Questions about scenes:
_____

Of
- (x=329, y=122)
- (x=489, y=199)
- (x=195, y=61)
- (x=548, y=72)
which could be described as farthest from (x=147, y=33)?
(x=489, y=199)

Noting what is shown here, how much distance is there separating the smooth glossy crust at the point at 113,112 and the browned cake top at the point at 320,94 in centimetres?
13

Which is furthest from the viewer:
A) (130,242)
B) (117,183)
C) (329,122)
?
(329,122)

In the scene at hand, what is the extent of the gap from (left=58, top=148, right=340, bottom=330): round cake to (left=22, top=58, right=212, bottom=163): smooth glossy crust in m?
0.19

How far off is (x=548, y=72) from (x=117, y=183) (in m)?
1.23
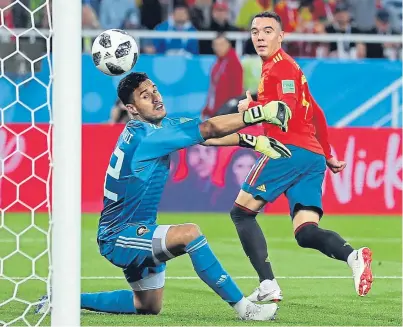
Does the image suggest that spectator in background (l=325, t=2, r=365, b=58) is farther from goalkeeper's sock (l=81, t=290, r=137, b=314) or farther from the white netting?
goalkeeper's sock (l=81, t=290, r=137, b=314)

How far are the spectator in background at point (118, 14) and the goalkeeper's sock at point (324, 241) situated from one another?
10211 mm

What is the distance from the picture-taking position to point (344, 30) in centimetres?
1753

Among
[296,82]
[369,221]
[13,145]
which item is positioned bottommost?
[369,221]

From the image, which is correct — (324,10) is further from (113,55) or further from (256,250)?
(113,55)

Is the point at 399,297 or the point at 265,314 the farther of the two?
the point at 399,297

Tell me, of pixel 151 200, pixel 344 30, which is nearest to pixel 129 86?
pixel 151 200

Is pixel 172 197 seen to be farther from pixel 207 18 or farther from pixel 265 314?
pixel 265 314

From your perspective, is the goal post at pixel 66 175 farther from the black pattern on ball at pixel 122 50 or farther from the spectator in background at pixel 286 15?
the spectator in background at pixel 286 15

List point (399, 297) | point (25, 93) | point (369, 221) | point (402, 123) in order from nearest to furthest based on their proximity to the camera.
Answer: point (399, 297), point (369, 221), point (25, 93), point (402, 123)

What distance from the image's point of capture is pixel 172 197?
1445cm

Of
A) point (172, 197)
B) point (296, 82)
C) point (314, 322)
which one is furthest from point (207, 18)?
point (314, 322)

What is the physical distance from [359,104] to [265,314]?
10.2 metres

_____

◆ **AIM**: Recast the lines as a JSON list of strings, one string per line, starting with the line that contains "How far are" and going on through the final line. Leave out any blank lines.

◆ **SOLUTION TO THIS TASK**:
[
  "How far are the spectator in background at point (118, 14) and the goalkeeper's sock at point (324, 241) situated from one another?",
  "10211 mm",
  "What is the distance from the picture-taking position to point (344, 30) in centimetres?",
  "1753",
  "Among",
  "[296,82]",
  "[369,221]",
  "[13,145]",
  "which item is positioned bottommost?",
  "[369,221]",
  "From the image, which is correct — (324,10) is further from (113,55) or further from (256,250)?",
  "(113,55)",
  "Is the point at 399,297 or the point at 265,314 the farther of the two?",
  "the point at 399,297",
  "Tell me, of pixel 151 200, pixel 344 30, which is nearest to pixel 129 86?",
  "pixel 151 200",
  "Is pixel 172 197 seen to be farther from pixel 207 18 or farther from pixel 265 314?",
  "pixel 265 314",
  "From your perspective, is the goal post at pixel 66 175 farther from the black pattern on ball at pixel 122 50 or farther from the spectator in background at pixel 286 15?",
  "the spectator in background at pixel 286 15",
  "List point (399, 297) | point (25, 93) | point (369, 221) | point (402, 123) in order from nearest to furthest based on their proximity to the camera.",
  "Answer: point (399, 297), point (369, 221), point (25, 93), point (402, 123)",
  "What distance from the image's point of capture is pixel 172 197?",
  "1445cm",
  "Of",
  "A) point (172, 197)",
  "B) point (296, 82)",
  "C) point (314, 322)",
  "which one is furthest from point (207, 18)?",
  "point (314, 322)",
  "What is the physical distance from [359,104] to [265,314]?",
  "10.2 metres"
]